Oh… And after you scan this list, I want to hear from you …  what other terms are getting your goat???  Leave me a comment!
  1. Archangel: a respected leader in the private investor community – often an ultra-high net worth individual who can influence other angel investors to make an investment.  Maybe he has made other great angel investments… or maybe he’s just way rich to begin with.  In any case, he’s a good guy to know!
  2. Capacity: ability to repay a loan. Capacity compares a company’s cash flow to the monthly minimum loan payment due.  Before you’ll get a loan, the bank wants to know “what’s your capacity to repay it”.  You better be able to show cash flowing in to cover regular monthly payments.
  3. Cap Table: Short for Capitalization Table.  This is simply a spreadsheet in which you can list all of your investors, the amount they paid for stock, and the amount of stock they own.  The cool thing is that a good cap table will calculate things like “Dilution” and “Valuation” (see definitions below).  Don’t finish a round of investment without running a cap table.  Get my best cap table spreadsheet here.
  4. Convertible Debt: a loan that can be converted to stock, either by election or automatically upon reaching certain business milestones.  Be sure you know what will trigger the conversion … and who gets to decide.  You could bargain for a loan, but end up with a partner.  And if the loan is big enough, that partner may actually be your boss when he ends up owning more of your company than you do.  I’ve seen it happen!

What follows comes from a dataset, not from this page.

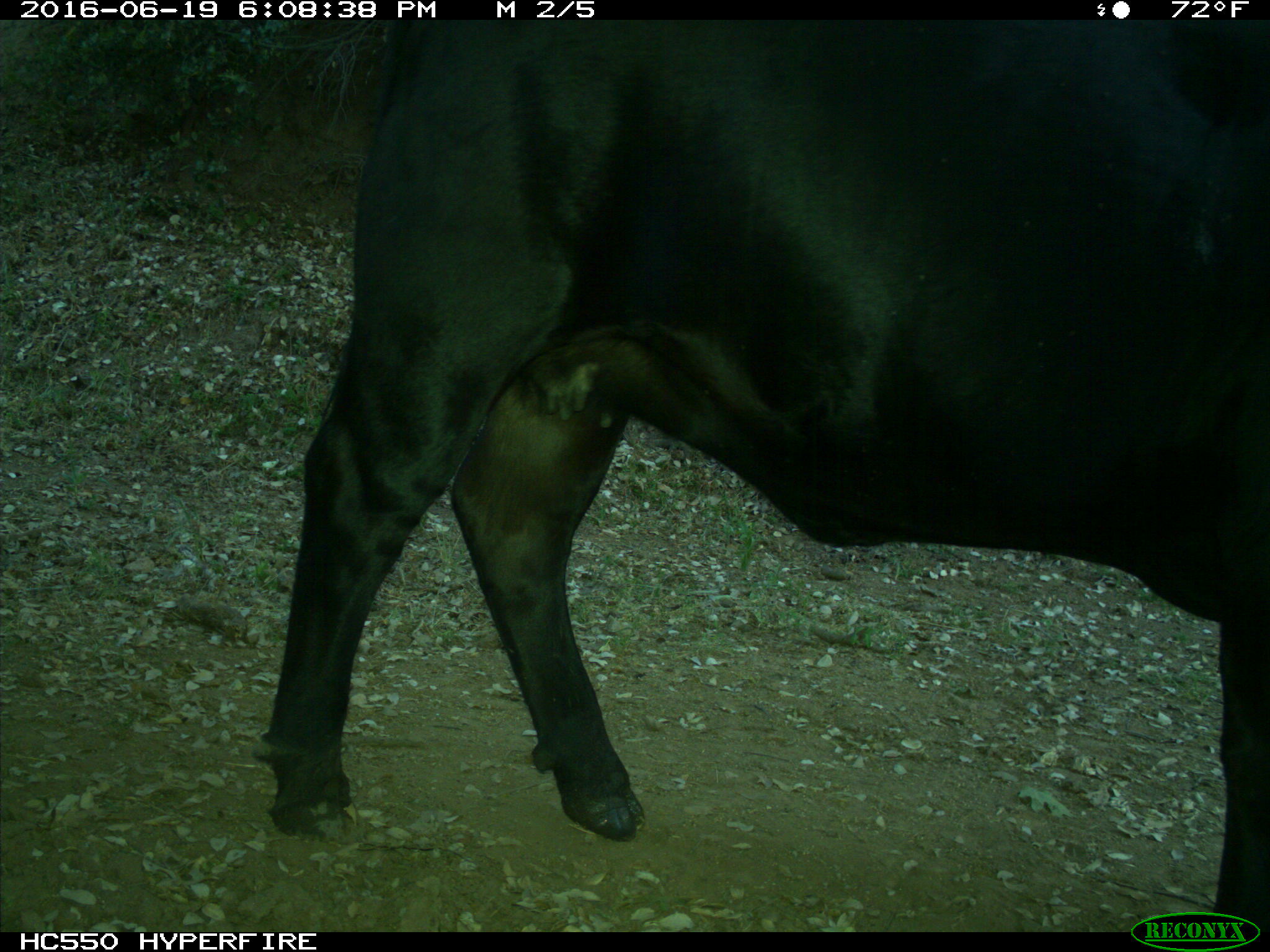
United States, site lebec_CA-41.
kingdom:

  5. Convertible Stock: stock that can be converted to debt, usually at the sole discretion of the investor.  Since stockholders are last in line during a bankruptcy, the investor would only convert if he thought things were going south.  On the other hand, you may want the right to convert stock to debt so you maintain ownership. That would be unusual, but you could try it.
  6. Dilution: the loss of ownership (as a percentage) which naturally results from selling stock to new investors.  This is unavoidable.  And its not a complicated calculation, but some people really get nervous about it.  You need a good capitalization table to do the math.  I’ve got one for you, of course! Click here to see my cap table.

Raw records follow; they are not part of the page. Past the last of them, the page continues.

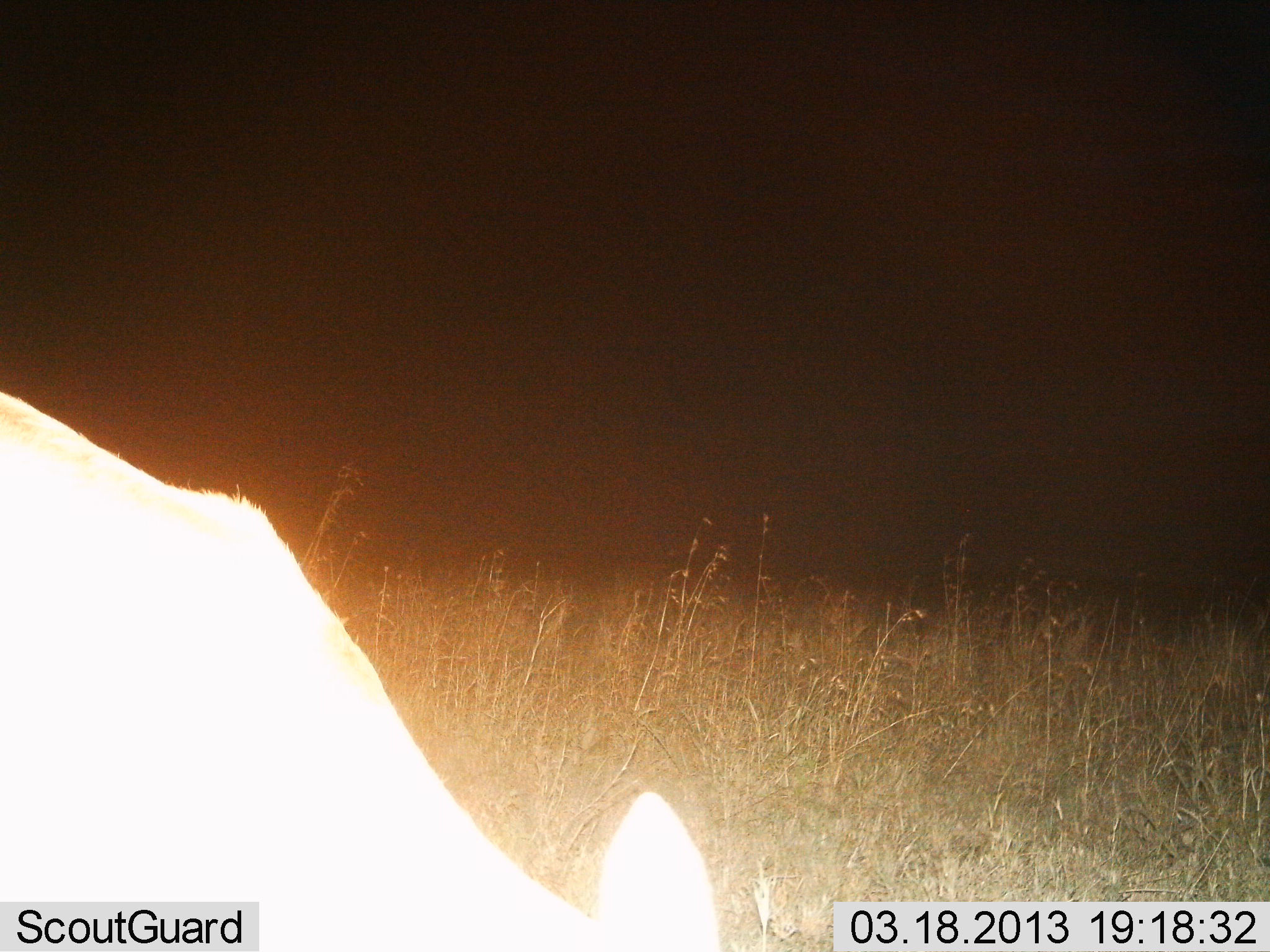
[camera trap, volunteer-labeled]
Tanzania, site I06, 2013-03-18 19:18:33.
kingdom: Animalia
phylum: Chordata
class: Mammalia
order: Artiodactyla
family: Bovidae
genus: Redunca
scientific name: Redunca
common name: reedbuck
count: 1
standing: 29%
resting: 0%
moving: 0%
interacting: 0%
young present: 0%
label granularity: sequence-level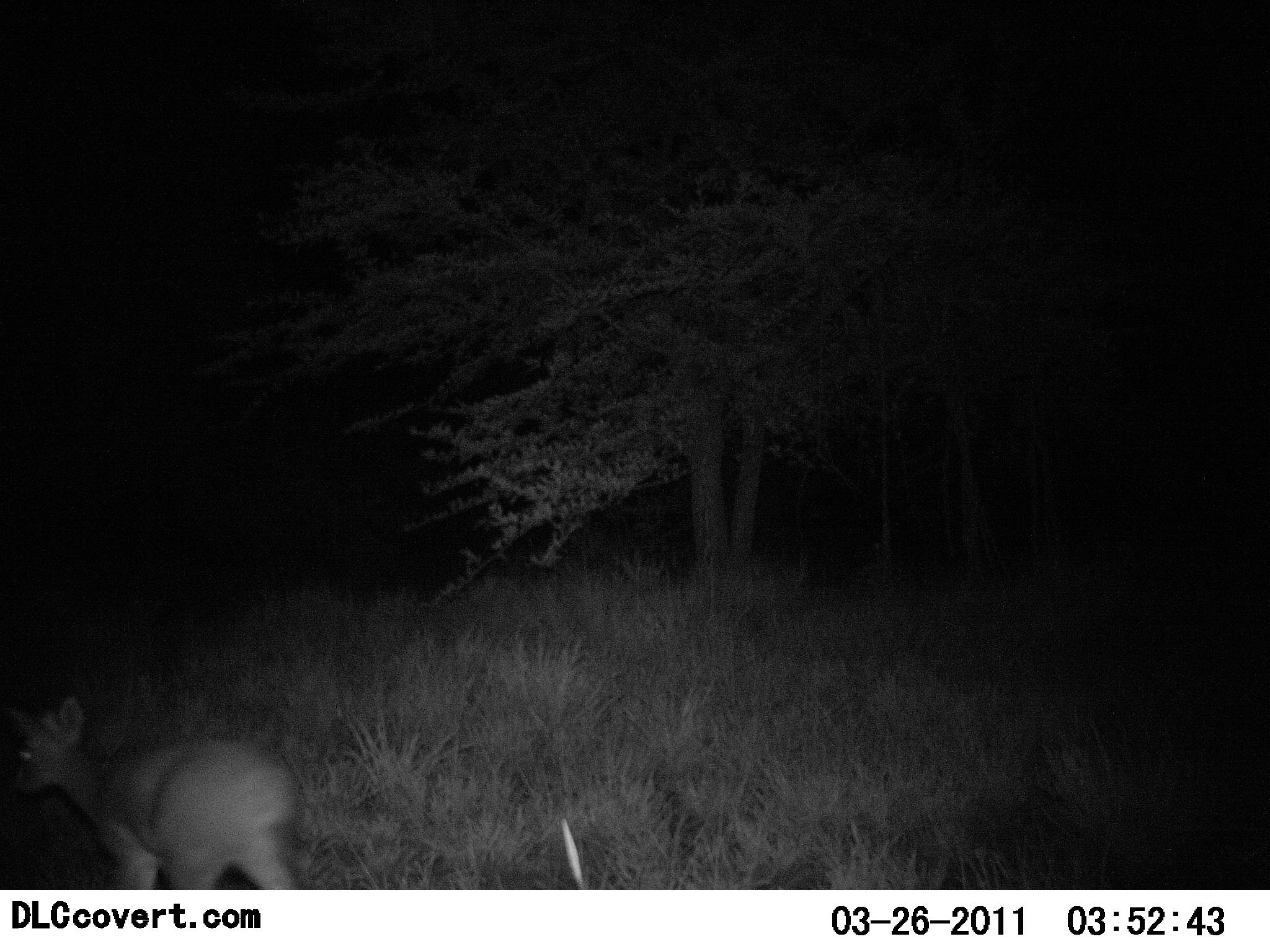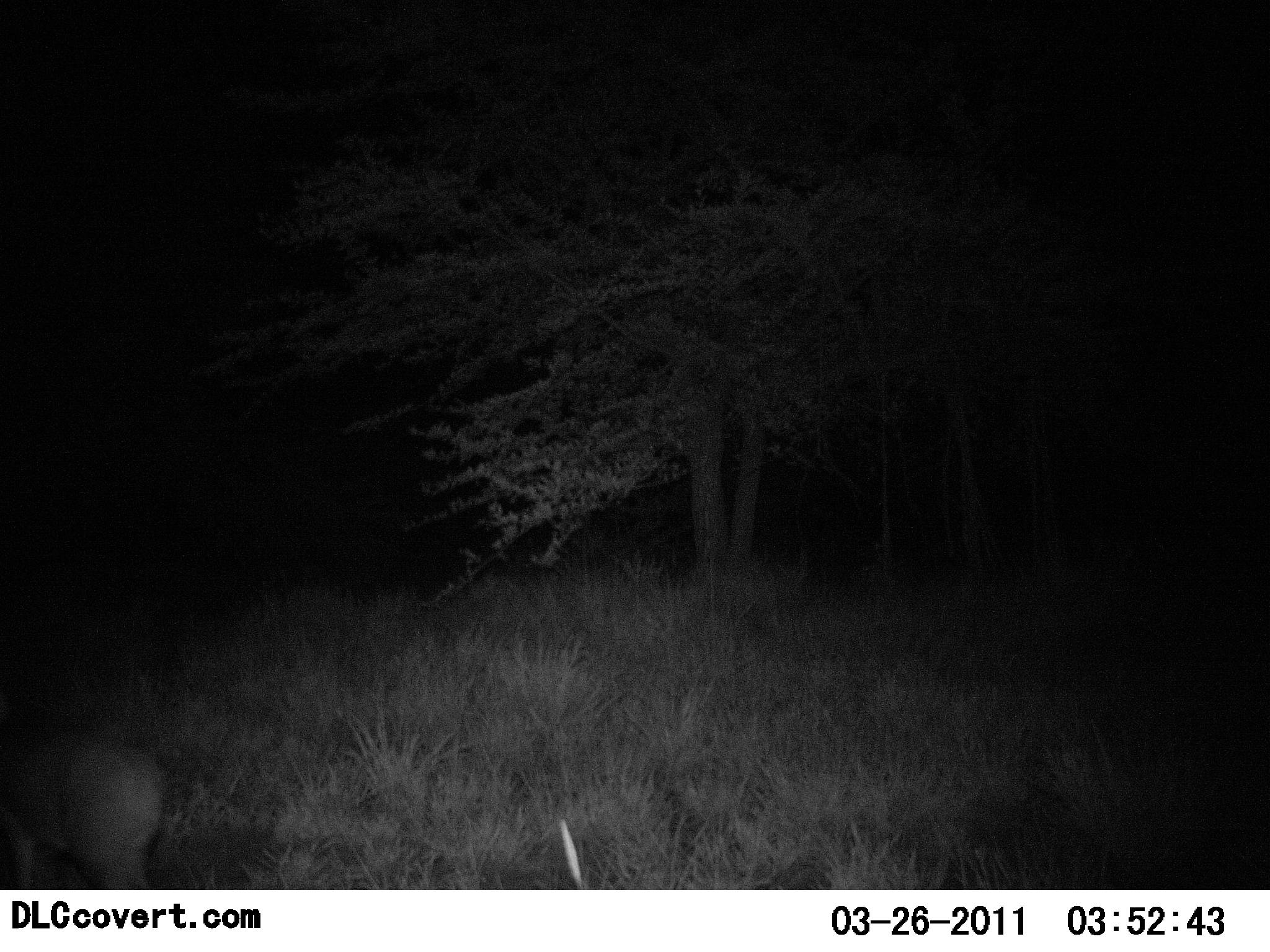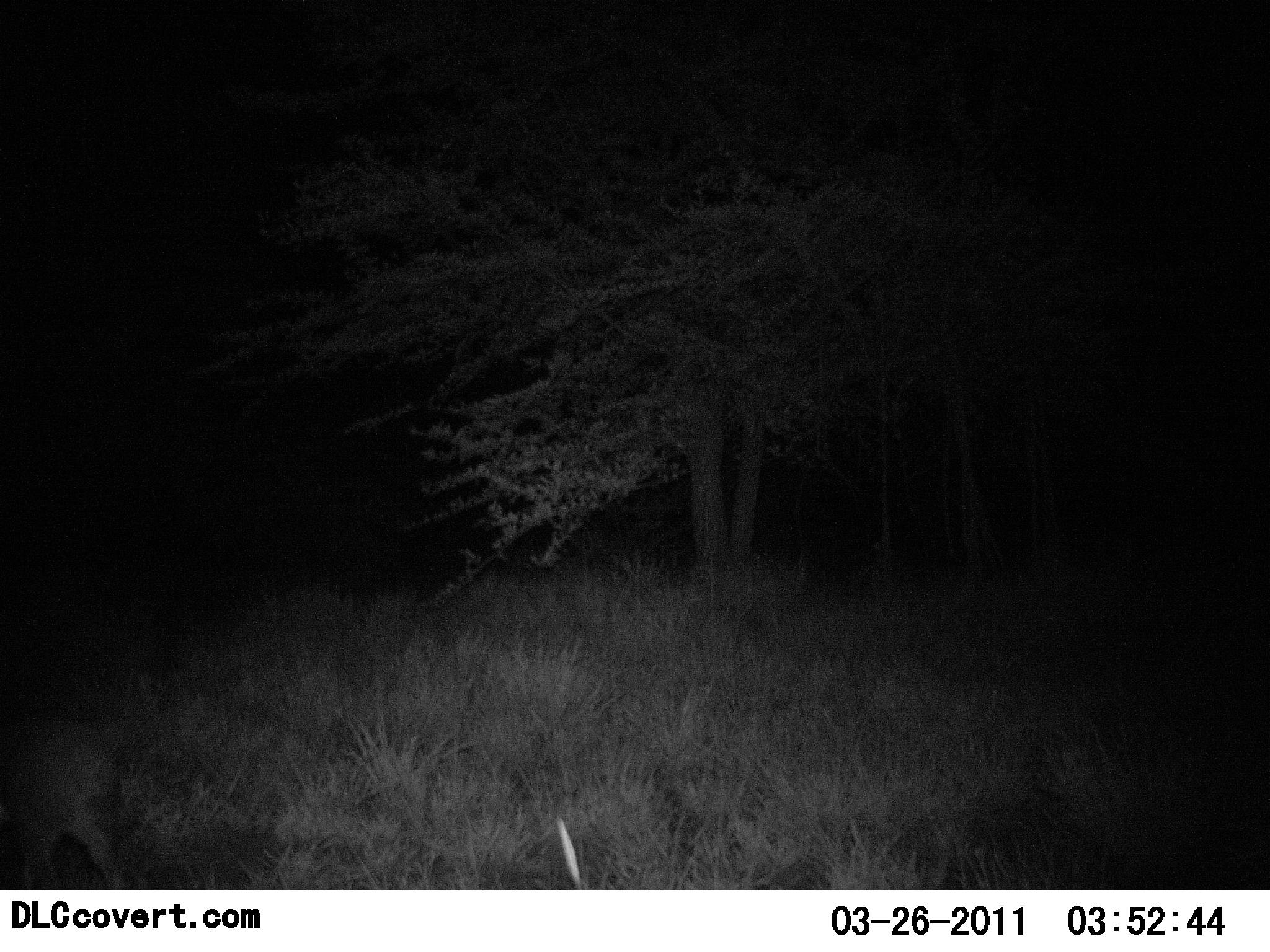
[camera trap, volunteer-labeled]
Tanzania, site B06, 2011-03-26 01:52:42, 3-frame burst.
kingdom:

  7. Down Round: an equity investment (stock purchase) at a price lower than previous investors paid. Down rounds can cause extreme dilution to prior shareholders.  Stock prices can go up or down.  When your’s goes down, and you sell stock, you could end up selling a big percentage of ownership in your company.
  8. Mezzanine Finance: Funding made of an unsecured loan combined with a grant of warrants. (from mezzanine – “middle” between debt and equity)
  9. Participating Preferred: a class of investor stock that, in case of any sale or liquidation, requires the company to pay back the initial investment before any other distributions, and also entitles the holder to participate in capital gains along with common shareholders.  Sounds confusing, right?  It can be.  If you have an investor request Participating Preferred, call a lawyer.
  10. PEG: private equity group. Any organized fund or company that specializes in purchasing, and sometimes managing, private companies. Also called “buy out funds” or “holding companies” or, when you’re feeling snide, just “bankers”.    These guys are great to have on your side, but they often look for radical cost savings — which means they might invest in you and then fire half the staff!
  11. Ratchet: an investor’s right to receive additional stock if the price of the stock declines. Ratchets allow investors to keep, or boost, their relative ownership of the company during a down round.  See “Down Round” above.  Before agreeing to a Ratchet clause, speak with an equities attorney, and understand the consequences.
  12. Term Sheet: a simple, plain-English memo which outlines the parameters of an investment or loan prior to the formal contract. When investors and business owners agree on the term sheet, it goes to legal counsel to draft the appropriate documents.  Man does this make negotiating quick and easy.  Don’t write a contract when a term sheet will do.
  13. Valuation: the dollar value of 100% of the company stock. If an investor buys 25% of the stock for $10,000, then the valuation of the business is $40,000.  Can’t do the math in your head?  Get a capitalization table.
  14. Warrants: the right to purchase stock in the future at a predetermined price (called the strike price). Similar to options, warrants are commonly used to reward early investors, consultants or lenders. The good news is that warrants generally do not have tax consequences (but don’t take my word for it) and they expire so that you won’t have them hanging out there forever.